The man laughed so hard when I told him about the long-standing disagreement between the Dodgers and the Seahawks over oil rights—actually a feud between the Harpers and the Bryants about a creek on a property line—that I told him more.
And more.
And more.
All to hear him laugh and assure me that he’d store my gossip safely so I didn’t have to.
I wish telling him truly had left me without the memories too.
“Where’s the ice bucket?” I ask him. Have to make this believable.
“Tea stand, maybe?”
Tea stand. I’d call it the coffee stand. And why does calling it the tea stand make him even more adorable?
“Right. Got it.”
“I can’t believe I’m saying this, but I wish I could be ice enough for you so you’d come right back to bed.”
See?
He’s so funny. Who says stuff like that? “I’ll just be a minute.”
“I could give you an orgasm in a minute if you want to come back to bed before you get that ice.”
My overworked vagina clenches.
She believes him.
“I’m high-maintenance. I demand a bathtub orgasm next. After ice.”
And now my vagina has declared me the enemy.
Rightfully so.
She knows I’m lying.
After last night, the word orgasm should be what makes me say fuck it all and dive back into bed with him. Skip the plane ride home. Ignore the ugly reality waiting for me with Emma being mad and the café being sold and my entire future completely uncertain.
Who wouldn’t want to have another several hours of holy orgasms instead?
But it’s not the orgasms that have me desperately wanting to strip off the clothes that I don’t think I put on straight to climb back into bed with him.

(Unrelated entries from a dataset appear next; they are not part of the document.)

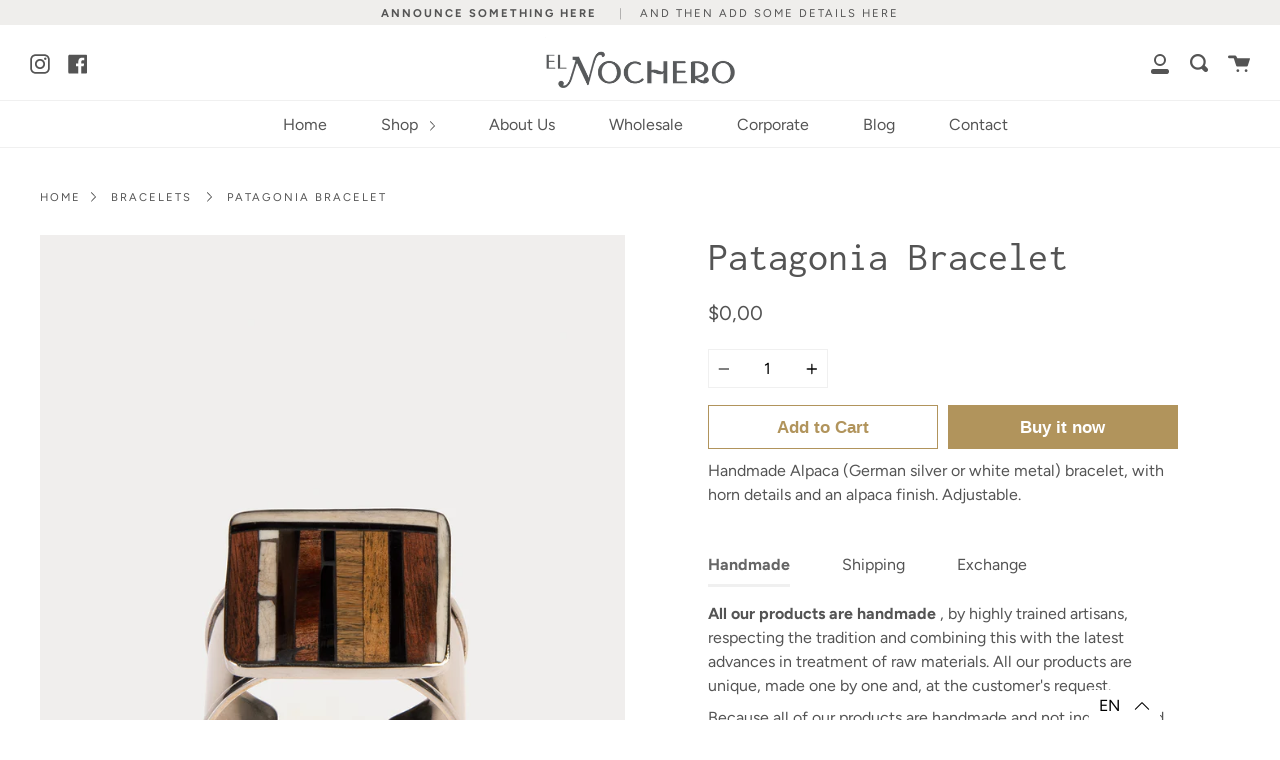

--- FILE ---
content_type: text/javascript; charset=utf-8
request_url: https://arg.elnochero.com/en/cart/update.js
body_size: 538
content:
{"token":"hWN8176YSyUdrrSSq0s9L2O1?key=18a81e30caabd202066f12078523a252","note":null,"attributes":{"language":"en"},"original_total_price":0,"total_price":0,"total_discount":0,"total_weight":0.0,"item_count":0,"items":[],"requires_shipping":false,"currency":"ARS","items_subtotal_price":0,"cart_level_discount_applications":[],"discount_codes":[],"items_changelog":{"added":[]}}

It’s the simple kindness in his small gesture of patting the bed. “Let me get the ice.”
I don’t deserve that kindness.
Not when I know my best friend is hurting and it’s my fault.
I deserve that Chandler sold the family café, which is where I’ve always planned to spend my entire life. I deserve to worry that everything will change and I’ll never be able to talk the new owner into selling it back to me. I deserve to know I couldn’t afford it even if I could convince whoever it is to sell it to me.
I deserve for Emma to hate me forever.
I swallow another nauseous wave of guilt that I staved off overnight but is back in full force and even bigger this morning. “Stay. I’m getting the ice.”
“I have longer legs. I can do it faster.”
“Would you please let me have this?”
“If you give me your phone number.”
“You don’t want my phone number.”
“But I do.”
“You’re hungover and not thinking straight.”
“I’m stone-cold sober, and a morning person, and you fascinate me.”
Why?
Why?
If I were anywhere else, and my entire world hadn’t just imploded because of secrets and gossip, I would be crawling back into bed with this man and playing a game of I’ll give you my number one digit at a time after you earn it with sexual favors. Then we’d go to breakfast, I’d invite him home to walk my dog with me, and we’d see where this goes.
Which, for the record, is not normal for me.
I’m a casual hook-up type of woman. Spend your youth learning how to listen in and get the gossip, you hear things you don’t want to know.
And then you start to see things you don’t want to see.